PROBLEM REQUIREMENTS: Print each of the rows below word for word, leaving out the pictures.

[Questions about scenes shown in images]
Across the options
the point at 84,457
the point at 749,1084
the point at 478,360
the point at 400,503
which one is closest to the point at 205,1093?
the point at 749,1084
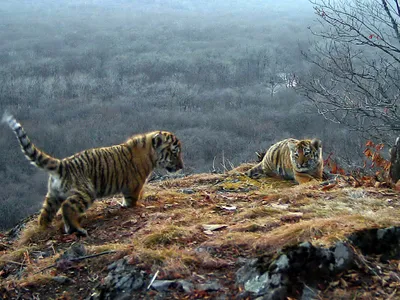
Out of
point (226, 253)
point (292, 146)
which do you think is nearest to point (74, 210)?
point (226, 253)

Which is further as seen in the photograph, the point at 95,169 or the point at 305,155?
the point at 305,155

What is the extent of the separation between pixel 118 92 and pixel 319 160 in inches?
1791

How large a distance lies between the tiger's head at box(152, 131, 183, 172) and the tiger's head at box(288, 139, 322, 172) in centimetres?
297

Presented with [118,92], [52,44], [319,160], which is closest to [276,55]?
[118,92]

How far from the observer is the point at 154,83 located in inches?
2277

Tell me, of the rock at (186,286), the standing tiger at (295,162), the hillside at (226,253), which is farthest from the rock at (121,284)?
the standing tiger at (295,162)

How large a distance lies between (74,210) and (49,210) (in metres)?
0.56

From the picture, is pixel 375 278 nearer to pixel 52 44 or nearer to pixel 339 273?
pixel 339 273

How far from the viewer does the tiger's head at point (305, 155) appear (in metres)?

COMPLETED TASK:
Across the options
the point at 84,457
the point at 749,1084
the point at 478,360
the point at 400,503
which one is closest to the point at 205,1093?
the point at 749,1084
Out of
point (226, 253)
point (292, 146)
which do you think is nearest to point (74, 210)?
point (226, 253)

Which is further as seen in the photograph, the point at 95,169 or the point at 305,155?
the point at 305,155

What is the extent of the separation between pixel 118 92 and pixel 319 160 in inches?
1791

How large a distance lies between the tiger's head at box(152, 131, 183, 172) and the tiger's head at box(288, 139, 322, 172) in centimetres?
297

Presented with [118,92], [52,44], [319,160], which is closest to [276,55]?
[118,92]

How far from the observer is the point at 154,83 located in inches?
2277

Tell me, of the rock at (186,286), the standing tiger at (295,162), the hillside at (226,253), which is farthest from the rock at (121,284)?
the standing tiger at (295,162)

How large a distance lies between (74,210) and (49,210) (in metres)?
0.56

From the picture, is pixel 375 278 nearer to pixel 52 44 or nearer to pixel 339 273?
pixel 339 273

How far from the viewer does the tiger's head at point (305, 155) appear (in metres)?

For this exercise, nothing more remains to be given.